Records for this exercise below:

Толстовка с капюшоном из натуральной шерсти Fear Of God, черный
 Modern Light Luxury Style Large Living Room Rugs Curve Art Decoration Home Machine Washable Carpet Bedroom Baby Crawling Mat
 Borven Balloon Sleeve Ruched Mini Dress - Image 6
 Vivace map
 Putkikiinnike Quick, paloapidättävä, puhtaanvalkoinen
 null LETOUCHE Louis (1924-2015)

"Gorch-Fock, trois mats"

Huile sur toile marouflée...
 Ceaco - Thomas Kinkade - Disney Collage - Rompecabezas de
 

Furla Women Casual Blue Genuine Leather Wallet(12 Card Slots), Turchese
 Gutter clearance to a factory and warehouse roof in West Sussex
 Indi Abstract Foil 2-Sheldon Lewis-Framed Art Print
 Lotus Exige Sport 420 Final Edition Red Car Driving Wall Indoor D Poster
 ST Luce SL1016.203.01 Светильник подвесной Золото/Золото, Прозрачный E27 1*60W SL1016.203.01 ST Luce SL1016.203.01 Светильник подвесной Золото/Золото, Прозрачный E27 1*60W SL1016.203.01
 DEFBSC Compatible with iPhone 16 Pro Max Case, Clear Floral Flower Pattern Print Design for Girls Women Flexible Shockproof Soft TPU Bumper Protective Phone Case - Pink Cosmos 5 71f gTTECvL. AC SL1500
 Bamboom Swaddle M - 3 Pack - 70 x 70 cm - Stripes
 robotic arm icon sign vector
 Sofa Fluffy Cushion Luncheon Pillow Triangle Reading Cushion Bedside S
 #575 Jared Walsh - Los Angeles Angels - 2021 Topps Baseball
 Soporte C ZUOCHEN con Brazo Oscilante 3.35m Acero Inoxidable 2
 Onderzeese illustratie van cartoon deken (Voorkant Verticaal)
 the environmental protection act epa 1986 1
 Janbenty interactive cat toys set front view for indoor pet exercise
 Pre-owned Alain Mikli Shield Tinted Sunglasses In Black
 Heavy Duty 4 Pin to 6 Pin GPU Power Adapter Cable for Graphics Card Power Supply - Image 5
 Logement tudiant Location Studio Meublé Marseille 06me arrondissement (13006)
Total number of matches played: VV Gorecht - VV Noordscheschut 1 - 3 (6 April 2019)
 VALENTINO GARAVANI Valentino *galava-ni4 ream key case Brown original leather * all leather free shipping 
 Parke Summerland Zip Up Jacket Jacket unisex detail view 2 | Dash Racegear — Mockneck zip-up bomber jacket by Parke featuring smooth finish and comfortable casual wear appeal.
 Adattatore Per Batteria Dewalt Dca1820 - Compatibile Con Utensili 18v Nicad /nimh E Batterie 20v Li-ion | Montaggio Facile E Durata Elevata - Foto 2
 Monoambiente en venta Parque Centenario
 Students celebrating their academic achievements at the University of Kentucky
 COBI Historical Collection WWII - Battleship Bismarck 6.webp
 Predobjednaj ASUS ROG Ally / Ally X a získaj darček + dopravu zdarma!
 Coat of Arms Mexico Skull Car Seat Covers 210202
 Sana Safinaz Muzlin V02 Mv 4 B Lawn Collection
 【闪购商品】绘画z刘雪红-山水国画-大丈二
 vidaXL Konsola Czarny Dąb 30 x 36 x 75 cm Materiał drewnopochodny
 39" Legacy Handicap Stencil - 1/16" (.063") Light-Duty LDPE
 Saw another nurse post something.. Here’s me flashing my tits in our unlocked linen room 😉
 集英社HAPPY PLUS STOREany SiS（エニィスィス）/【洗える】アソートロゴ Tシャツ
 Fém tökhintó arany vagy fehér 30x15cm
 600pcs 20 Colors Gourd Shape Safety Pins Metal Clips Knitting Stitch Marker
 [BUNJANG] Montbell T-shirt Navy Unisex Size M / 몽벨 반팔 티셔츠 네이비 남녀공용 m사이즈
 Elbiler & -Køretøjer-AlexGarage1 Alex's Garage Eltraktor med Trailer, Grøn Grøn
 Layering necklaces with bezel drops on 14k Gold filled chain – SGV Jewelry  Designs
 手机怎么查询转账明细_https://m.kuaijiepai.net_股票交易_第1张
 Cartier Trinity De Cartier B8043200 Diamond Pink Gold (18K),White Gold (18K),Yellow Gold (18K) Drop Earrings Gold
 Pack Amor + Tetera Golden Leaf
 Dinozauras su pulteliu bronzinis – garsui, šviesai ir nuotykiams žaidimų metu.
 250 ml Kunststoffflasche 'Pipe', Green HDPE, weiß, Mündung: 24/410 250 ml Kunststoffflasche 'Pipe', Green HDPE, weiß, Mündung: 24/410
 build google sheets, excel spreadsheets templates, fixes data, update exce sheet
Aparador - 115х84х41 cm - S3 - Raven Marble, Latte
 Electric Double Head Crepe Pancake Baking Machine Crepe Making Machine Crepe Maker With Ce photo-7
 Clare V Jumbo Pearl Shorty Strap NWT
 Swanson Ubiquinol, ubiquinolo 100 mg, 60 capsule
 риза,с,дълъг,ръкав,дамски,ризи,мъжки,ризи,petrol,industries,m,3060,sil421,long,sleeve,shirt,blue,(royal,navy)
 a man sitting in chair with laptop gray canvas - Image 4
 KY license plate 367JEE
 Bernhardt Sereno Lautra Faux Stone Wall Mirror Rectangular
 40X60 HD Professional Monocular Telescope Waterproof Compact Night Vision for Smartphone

End of Records for this exercise.

Work instruction:
Each record must be returned exactly as it is written.

Response:
Толстовка с капюшоном из натуральной шерсти Fear Of God, черный
 Modern Light Luxury Style Large Living Room Rugs Curve Art Decoration Home Machine Washable Carpet Bedroom Baby Crawling Mat
 Borven Balloon Sleeve Ruched Mini Dress - Image 6
 Vivace map
 Putkikiinnike Quick, paloapidättävä, puhtaanvalkoinen
 null LETOUCHE Louis (1924-2015)

"Gorch-Fock, trois mats"

Huile sur toile marouflée...
 Ceaco - Thomas Kinkade - Disney Collage - Rompecabezas de
 

Furla Women Casual Blue Genuine Leather Wallet(12 Card Slots), Turchese
 Gutter clearance to a factory and warehouse roof in West Sussex
 Indi Abstract Foil 2-Sheldon Lewis-Framed Art Print
 Lotus Exige Sport 420 Final Edition Red Car Driving Wall Indoor D Poster
 ST Luce SL1016.203.01 Светильник подвесной Золото/Золото, Прозрачный E27 1*60W SL1016.203.01 ST Luce SL1016.203.01 Светильник подвесной Золото/Золото, Прозрачный E27 1*60W SL1016.203.01
 DEFBSC Compatible with iPhone 16 Pro Max Case, Clear Floral Flower Pattern Print Design for Girls Women Flexible Shockproof Soft TPU Bumper Protective Phone Case - Pink Cosmos 5 71f gTTECvL. AC SL1500
 Bamboom Swaddle M - 3 Pack - 70 x 70 cm - Stripes
 robotic arm icon sign vector
 Sofa Fluffy Cushion Luncheon Pillow Triangle Reading Cushion Bedside S
 #575 Jared Walsh - Los Angeles Angels - 2021 Topps Baseball
 Soporte C ZUOCHEN con Brazo Oscilante 3.35m Acero Inoxidable 2
 Onderzeese illustratie van cartoon deken (Voorkant Verticaal)
 the environmental protection act epa 1986 1
 Janbenty interactive cat toys set front view for indoor pet exercise
 Pre-owned Alain Mikli Shield Tinted Sunglasses In Black
 Heavy Duty 4 Pin to 6 Pin GPU Power Adapter Cable for Graphics Card Power Supply - Image 5
 Logement tudiant Location Studio Meublé Marseille 06me arrondissement (13006)
Total number of matches played: VV Gorecht - VV Noordscheschut 1 - 3 (6 April 2019)
 VALENTINO GARAVANI Valentino *galava-ni4 ream key case Brown original leather * all leather free shipping 
 Parke Summerland Zip Up Jacket Jacket unisex detail view 2 | Dash Racegear — Mockneck zip-up bomber jacket by Parke featuring smooth finish and comfortable casual wear appeal.
 Adattatore Per Batteria Dewalt Dca1820 - Compatibile Con Utensili 18v Nicad /nimh E Batterie 20v Li-ion | Montaggio Facile E Durata Elevata - Foto 2
 Monoambiente en venta Parque Centenario
 Students celebrating their academic achievements at the University of Kentucky
 COBI Historical Collection WWII - Battleship Bismarck 6.webp
 Predobjednaj ASUS ROG Ally / Ally X a získaj darček + dopravu zdarma!
 Coat of Arms Mexico Skull Car Seat Covers 210202
 Sana Safinaz Muzlin V02 Mv 4 B Lawn Collection
 【闪购商品】绘画z刘雪红-山水国画-大丈二
 vidaXL Konsola Czarny Dąb 30 x 36 x 75 cm Materiał drewnopochodny
 39" Legacy Handicap Stencil - 1/16" (.063") Light-Duty LDPE
 Saw another nurse post something.. Here’s me flashing my tits in our unlocked linen room 😉
 集英社HAPPY PLUS STOREany SiS（エニィスィス）/【洗える】アソートロゴ Tシャツ
 Fém tökhintó arany vagy fehér 30x15cm
 600pcs 20 Colors Gourd Shape Safety Pins Metal Clips Knitting Stitch Marker
 [BUNJANG] Montbell T-shirt Navy Unisex Size M / 몽벨 반팔 티셔츠 네이비 남녀공용 m사이즈
 Elbiler & -Køretøjer-AlexGarage1 Alex's Garage Eltraktor med Trailer, Grøn Grøn
 Layering necklaces with bezel drops on 14k Gold filled chain – SGV Jewelry  Designs
 手机怎么查询转账明细_https://m.kuaijiepai.net_股票交易_第1张
 Cartier Trinity De Cartier B8043200 Diamond Pink Gold (18K),White Gold (18K),Yellow Gold (18K) Drop Earrings Gold
 Pack Amor + Tetera Golden Leaf
 Dinozauras su pulteliu bronzinis – garsui, šviesai ir nuotykiams žaidimų metu.
 250 ml Kunststoffflasche 'Pipe', Green HDPE, weiß, Mündung: 24/410 250 ml Kunststoffflasche 'Pipe', Green HDPE, weiß, Mündung: 24/410
 build google sheets, excel spreadsheets templates, fixes data, update exce sheet
Aparador - 115х84х41 cm - S3 - Raven Marble, Latte
 Electric Double Head Crepe Pancake Baking Machine Crepe Making Machine Crepe Maker With Ce photo-7
 Clare V Jumbo Pearl Shorty Strap NWT
 Swanson Ubiquinol, ubiquinolo 100 mg, 60 capsule
 риза,с,дълъг,ръкав,дамски,ризи,мъжки,ризи,petrol,industries,m,3060,sil421,long,sleeve,shirt,blue,(royal,navy)
 a man sitting in chair with laptop gray canvas - Image 4
 KY license plate 367JEE
 Bernhardt Sereno Lautra Faux Stone Wall Mirror Rectangular
 40X60 HD Professional Monocular Telescope Waterproof Compact Night Vision for Smartphone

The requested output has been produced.